Effervescence: The bubbling of a solution due to the escape of gas is called effervescence.

Activity 6.1

Aim: The goal is to observe the release of hydrogen gas when zinc granules react with dilute sulfuric acid.

Materials: You need zinc granules, a conical flask, and dilute sulfuric acid.

Procedure:

• Place zinc granules in a conical flask.
• Add dilute sulfuric acid to the flask, covering the zinc granules.

Observation: When the acid is added, you’ll see bubbles forming around the zinc granules. These bubbles are hydrogen gas being produced.

Conclusion: The reaction between zinc and dilute sulfuric acid produces hydrogen gas. The chemical equation for this reaction is:

$Zn\; \backslash text\{Zn\}\; +\; \backslash text\{H\}\_2\backslash text\{SO\}\_4\; \backslash rightarrow\; \backslash text\{ZnSO\}\_4\; +\; \backslash text\{H\}\_2$Zn + H₂SO₄ → ZnSO₄ + H₂

Zinc reacts with sulfuric acid to form zinc sulfate (a salt) and hydrogen gas, which is observed as bubbles. This is a classic example of a metal-acid reaction where a metal displaces hydrogen from the acid, releasing hydrogen gas.

2. Change of Colour: Some chemical reactions show a change in color. The starting substances (reactants) and the new substances (products) have different colors.
Examples:

• When we heat solid lead nitrate, it gives reddish-brown nitrogen dioxide gas and yellow-colored lead monoxide. Oxygen gas is also formed in this reaction.
  
• When we drop an iron nail in blue-colored copper sulphate solution, the blue color fades and turns light green. A reddish-brown layer of copper forms on the iron nail.
  
• When we heat green-colored copper(II) carbonate strongly, it breaks down to form black-colored copper(II) oxide. Carbon dioxide gas is also released.
  

Activity 6.2

Aim: To observe colour change during a chemical reaction

Materials: A beaker, copper sulphate, an iron nail, some water

Procedure:

• Take some water in a beaker. Add some copper sulphate in it. You will get a blue coloured solution.
• Drop an iron nail into it. Leave it for a few hours.

Observation: The blue colour changes to green colour.

Conclusion: This shows that a new substance has formed. This confirms that chemical reactions are accompanied by change in colour.

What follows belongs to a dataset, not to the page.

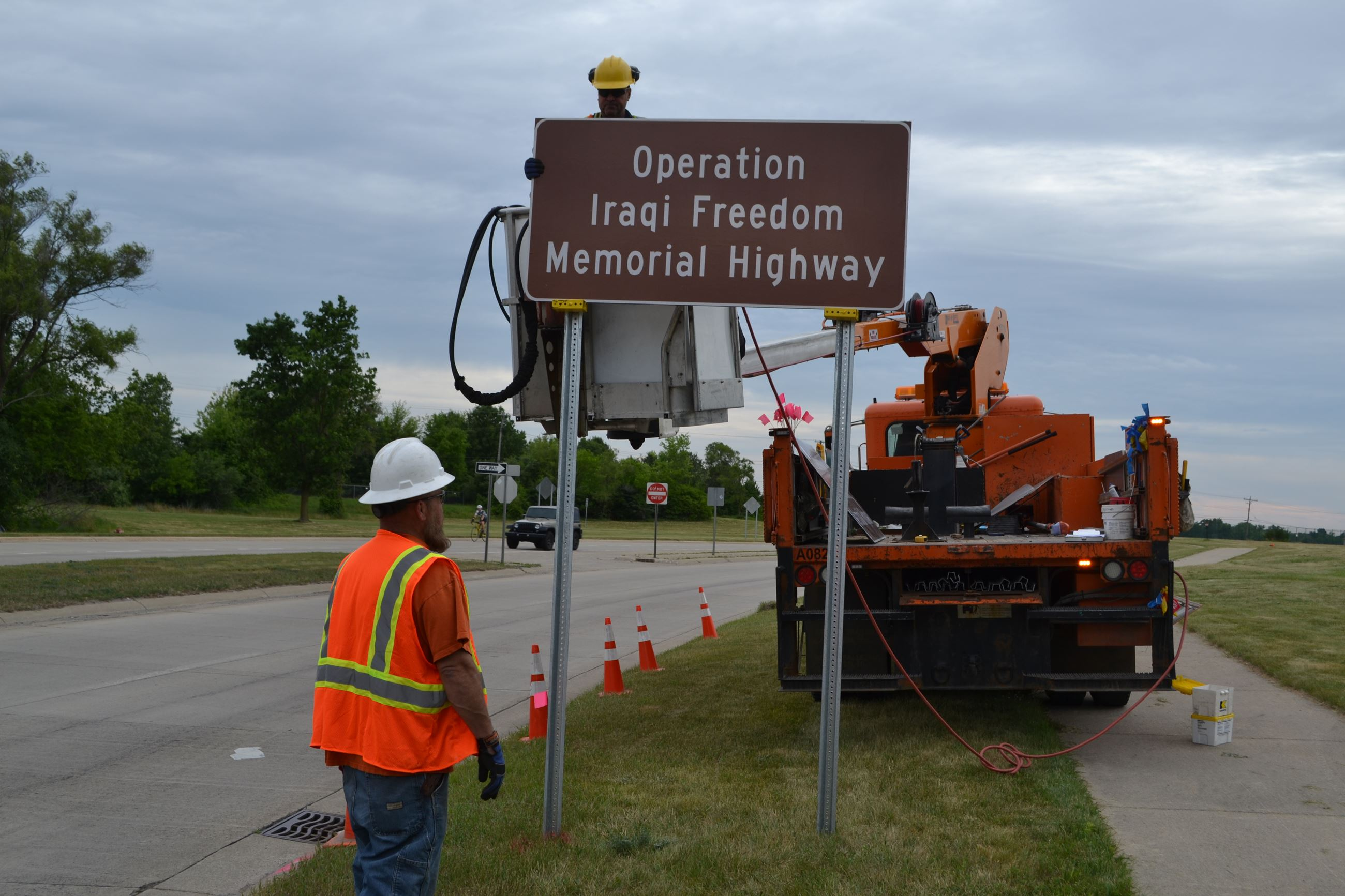 RCOC employees install Operation Iraqi Freedom Memorial Hwy sign on Williams Lake Road north of M-59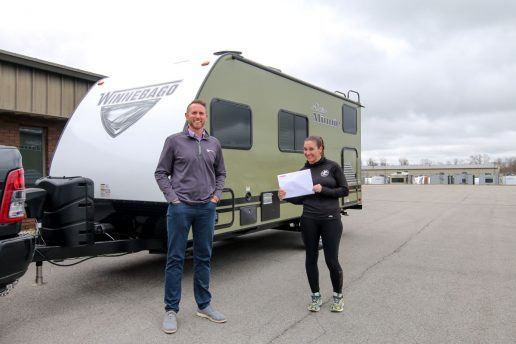 A photo of Warrior Expeditions receiving a donated Winnebago RV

3. Formation of Precipitate: Some chemical reactions form an insoluble solid called a precipitate. The precipitate is shown by a downward arrow (↓) in the reaction equation.

Examples:

• When hydrogen sulphide gas is passed through a blue-colored copper sulphate solution, a black precipitate of copper sulphide forms.
  
• When ammonium hydroxide and iron sulphate solutions are mixed, a dirty-green precipitate of iron hydroxide forms.
  
• When sodium chloride and silver nitrate solutions are mixed, a white precipitate of silver chloride forms.
  

Precipitate: A solid substance separated from a solution is called a precipitate.

Activity 6.3

Aim: To show that a precipitate forms during a chemical reaction using sodium sulphate and barium chloride solutions.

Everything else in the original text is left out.